With as much ferocity of even the most seasoned bands, Dead Sara stands atop those before them and plants their flag, confidently claiming their place in rock. This tight group of four, hailing from L.A., explodes out of the gates with their ground shaking self-titled album. In today’s music, it is rare to deliver something truly unique. Dead Sara raises the bar and has drawn my attention, if not much more.
Moments after the quick fade in “Whispers & Ashes,” you’re launched into the post-punk legacy being built by Siouxsie Medley’s fierce licks and heavy power chords. Complimenting the already superior sound, Sean Friday’s drumming testifies to his work ethic as he breathes the life into the backbone of this unyielding album. “Weatherman” slices into your psyche on the wings of Medley’s distorted intro, creating a build up that lingers on sustained power chords before front woman Emily Armstrong blasts into full force. Delivering each line, word-by-word and track-by-track, Armstrong’s unrefined, yet dominant voice grabs the Colbie Caillats of the world by the hair, kicks them in the forehead and pioneers on. With unyielding passion in her voice, Armstrong delivers electrifying, commanding vocals that explode track after track; so much so you’d think Janis Joplin emerged from the grave to front a post-grunge powerhouse.
Throughout the album, Medley’s diversity on guitar is simply astounding. The grinding, attitude-adjusting dance performed hand in hand with Chris Null’s bass delivers the purity of rock. Purity usually found within the depths of time-tested musicians and not in such a fresh band as this. Playing off each other in an almost “try and keep up” fashion, each piece of Dead Sara fires on all cylinders.
To appease the tame, Dead Sara plays into the hand of structured melody with “Dear Love.” A beautifully sung, slower paced track that opens itself to the softer side of their distinct abilities while maintaining their character. Each song lends itself as proof that this is pure, unadulterated rock. “Test On My Patience” drives home the broken beat instrumentals with the crackling vocals “I’m in love/ I’m in Love/ No I’m not/ Oh my god/ I’m a liar/ I can taste it!” adding to the blunt approach taken lyrically throughout the album.
The standout track on this standout album, “Lemon Scent,” comes in fashionably late. It is an all inclusive power-packed track filled with more force than I believed could come from Dead Sara. The realization brought on by this song is that of an incredible work ethic intertwined with a deep seeded passion to create rock in its most pure form. It is as if it flows out of each of them with ease; like they are destined to do this. Harmonizing the vocals and guitar, at a pitch that would break most attempting to recreate it, each instrument seemingly gets lost in the immense passion building in this track to create one cohesive sound. You are sucked into the anthem screams “You’re not cut out for this/ you’ve got that lemon scent!” Friday’s splintering beats leave your arms tired while Null and Medley’s riffs dig down deep into you and find home in your addictions.
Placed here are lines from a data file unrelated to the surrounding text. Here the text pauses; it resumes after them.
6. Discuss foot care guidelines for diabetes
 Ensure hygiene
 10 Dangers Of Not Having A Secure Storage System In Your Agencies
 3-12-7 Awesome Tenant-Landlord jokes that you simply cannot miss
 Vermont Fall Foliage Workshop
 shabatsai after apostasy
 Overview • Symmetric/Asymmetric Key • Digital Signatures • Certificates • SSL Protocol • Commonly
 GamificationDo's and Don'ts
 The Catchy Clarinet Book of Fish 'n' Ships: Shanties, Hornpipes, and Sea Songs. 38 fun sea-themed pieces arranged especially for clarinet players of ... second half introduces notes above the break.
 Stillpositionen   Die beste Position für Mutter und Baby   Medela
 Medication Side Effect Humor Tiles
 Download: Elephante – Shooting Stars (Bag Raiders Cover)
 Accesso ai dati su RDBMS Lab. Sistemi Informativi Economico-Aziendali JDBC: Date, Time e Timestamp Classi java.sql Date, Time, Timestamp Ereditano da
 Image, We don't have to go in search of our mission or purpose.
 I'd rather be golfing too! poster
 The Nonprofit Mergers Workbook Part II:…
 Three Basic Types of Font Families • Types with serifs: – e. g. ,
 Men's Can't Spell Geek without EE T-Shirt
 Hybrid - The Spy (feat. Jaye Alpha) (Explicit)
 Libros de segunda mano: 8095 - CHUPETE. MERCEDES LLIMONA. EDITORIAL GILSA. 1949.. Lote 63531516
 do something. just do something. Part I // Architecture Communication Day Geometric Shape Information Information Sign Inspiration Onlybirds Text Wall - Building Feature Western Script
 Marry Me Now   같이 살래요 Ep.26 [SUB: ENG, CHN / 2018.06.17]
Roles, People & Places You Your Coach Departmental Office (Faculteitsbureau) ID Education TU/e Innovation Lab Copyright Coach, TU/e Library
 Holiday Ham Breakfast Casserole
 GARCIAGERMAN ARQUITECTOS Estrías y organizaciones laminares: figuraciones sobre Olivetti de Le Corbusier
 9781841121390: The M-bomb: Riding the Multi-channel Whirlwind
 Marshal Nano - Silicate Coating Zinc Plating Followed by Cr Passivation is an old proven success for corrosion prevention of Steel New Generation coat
Consistently surprising you with each of the eleven tracks, Dead Sara exploded onto the scene with blazing guitar chords, fret shaking bass riffs, and drums that get worked harder than by anyone in recent memory. This group from L.A. has brought about the beginning of something great by establishing a sound that will reverberate in my subconscious for a very long time. Let go and experience.